Cindy Escarilla admits that she has missed out on a lot of milestones already. “My vacation leaves are not automatically approved, and madalas declined due to staffing. Nakakaiyak na lang ‘pag naaalala ko na kailangan kong pumasok kahit birthday ng anak ko, then the following day pa ako makakauwi dahil 11 p.m. ang out ko at alanganin nang umuwi,” she shares.
And it’s not just moms. One mom in the Village shares that her husband has been disappointed for missing their son’s monthly check ups and vaccines. Since he has a morning shift, he also can’t wake up beside their son. “Sabi niya, the best pa naman ang smile ng baby namin ‘pag gigising umaga,” she says.
How working parents are coping with Metro Manila traffic
Pinoys are known for their resilience, but the traffic has become so challenging that parents will jump at jobs that offer flexible working times or near their homes. Some of the moms we spoke to said they were willing to resign in a heartbeat if it was financially viable.
Escarilla shares that the long commute already took an emotional and physical toll that she eventually resigned after coming back from maternity leave. “Mas marami pa akong nailaan na oras sa biyahe kaysa sa anak ko,” she says. “Unemployed ako ngayon, but I cherish every moment na nasa bahay ako until I find another job na mas malapit.”
Another mom, Cindy VC says she only works within the Ortigas area because the commute time and traffic is a little bit more manageable compared to other cities. Grazeeh de los Reyes is lucky since she can bring her baby to work. “I’ve been tagging my son along in the office since he was 5 months old,” she shares in the group. “Now he is already 14 months and still a ‘working’ baby!”
Others sacrifice compensation for a job that’s nearer to the home. “I used to work in the city, and I would leave my two kids with my parents. I couldn’t attend PTA and other school activities because I can’t be excused from work. The one time I was able to attend [a school event], the other parents mistook me as their ‘lola,’” Abby Punzalan shares. “I decided to look for a job near home so I can be with my kids every night. It was a tough decision considering the vast difference in compensation. But it’s worth it.”

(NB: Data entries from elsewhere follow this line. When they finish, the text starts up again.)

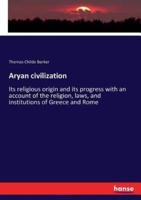Aryan civilization:Its religious origin and its progress with an account of the religion, laws, and institutions of Greece and Rome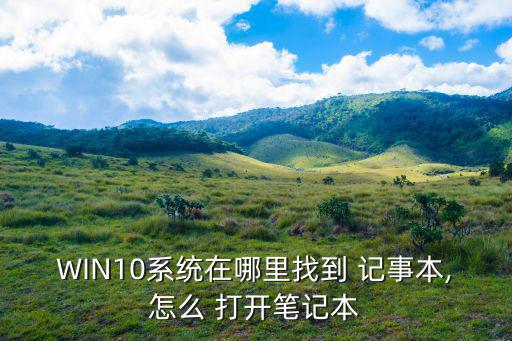 記事本怎么打開,如何使用命令行窗口打開記事本?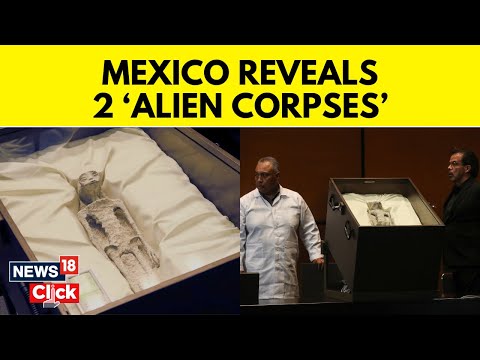 Mexico Aliens : Mysterious Non-Human ''Alien Corpses'' Displayed At Mexico's Congress | N18V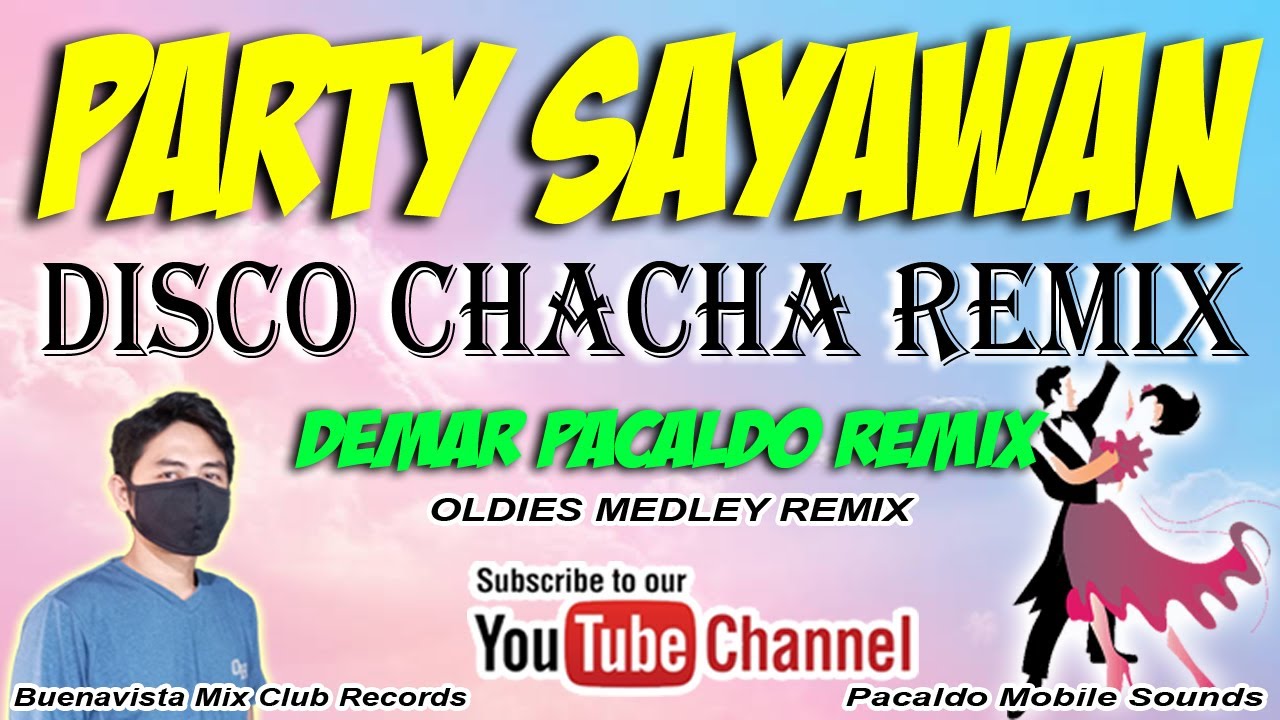 PARTY SAYAWAN DISCO MEDLEY REMIX ( DEMAR PACALDO ) OH OH OH CHING,  CHILI CHACHA, OBLADI OBLADA, etc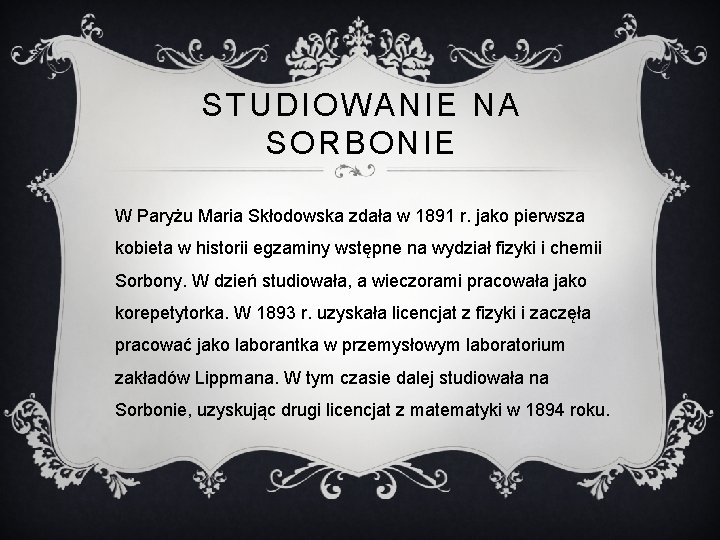 STUDIOWANIE NA SORBONIE W Paryżu Maria Skłodowska zdała w 1891 r. jako pierwsza kobieta
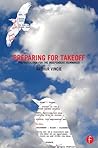 Preparing For Takeoff: Preproduction for the Independent Filmmaker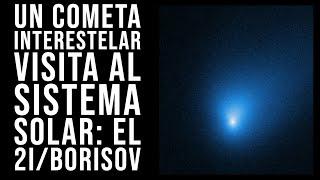 Un cometa interestelar visita al Sistema Solar: El 2I/Borisov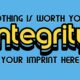 Kindness Banner: Nothing is Worth Your Integrity - Customizable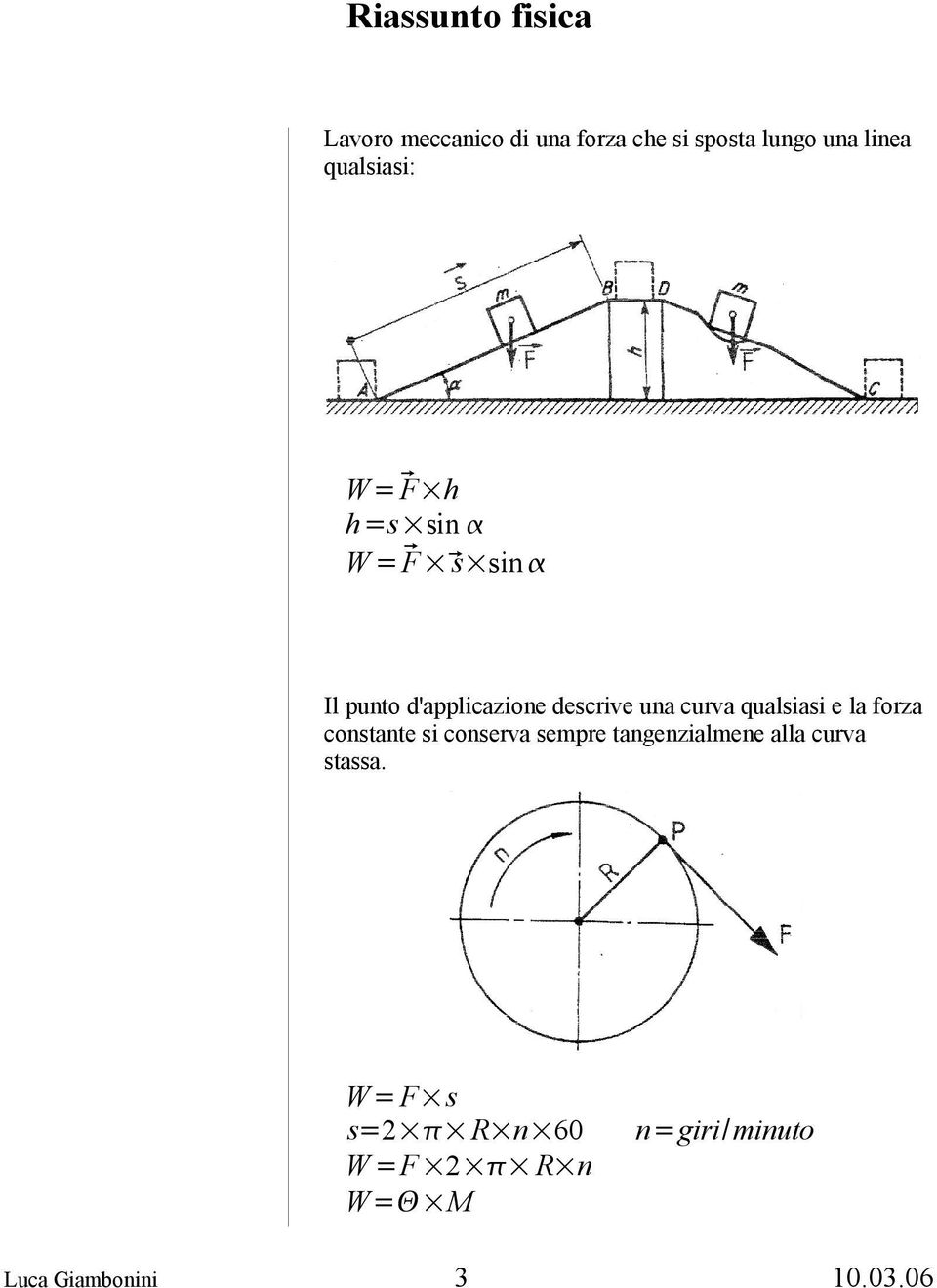 descrive una curva qualsiasi e la forza constante si conserva sempre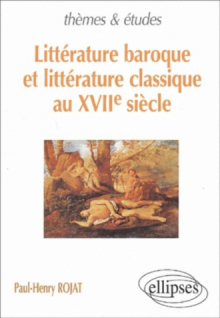 Littérature baroque et littérature classique au XVIIe siècle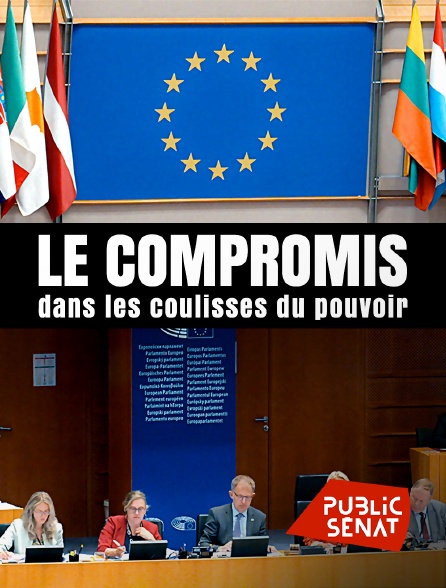 Public Sénat - Le compromis : Dans les coulisses du pouvoir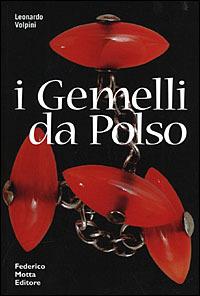 Gemelli da polso - Leonardo Volpini - Libro 24 Ore Cultura 2001, Collectors tools | Libraccio.it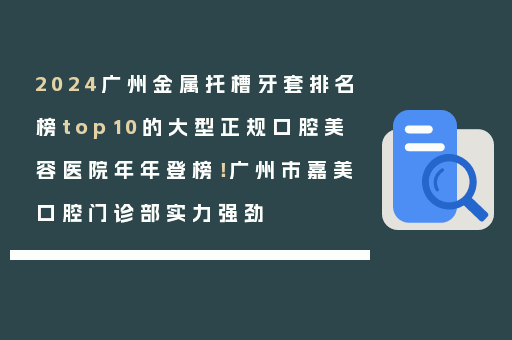 2024广州金属托槽牙套排名榜top10的大型正规口腔美容医院年年登榜！广州市嘉美口腔门诊部实力强劲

Other times, all it takes is a bit of teamwork between mom and dad. “We are both working parents. Hubby works in the morning in a bank near our house, while I work the night shift,” shares Dane Formento. “Wala pa naman kami nami-miss na milestone ni baby since we are trying to be full-time parents as well. Siguro kung may nami-miss kami, tulog at pahinga, which is sulit kasi napapanindigan naming ‘yung pagiging independent namin.”
A bit of reprieve: The Telecommuting Act of 2017 or the “work-from-home” bill is already awaiting the President’s signature to become a law. Hopefully, it can help working parents achieve increased productivity, a better work-life balance, and more time for their family.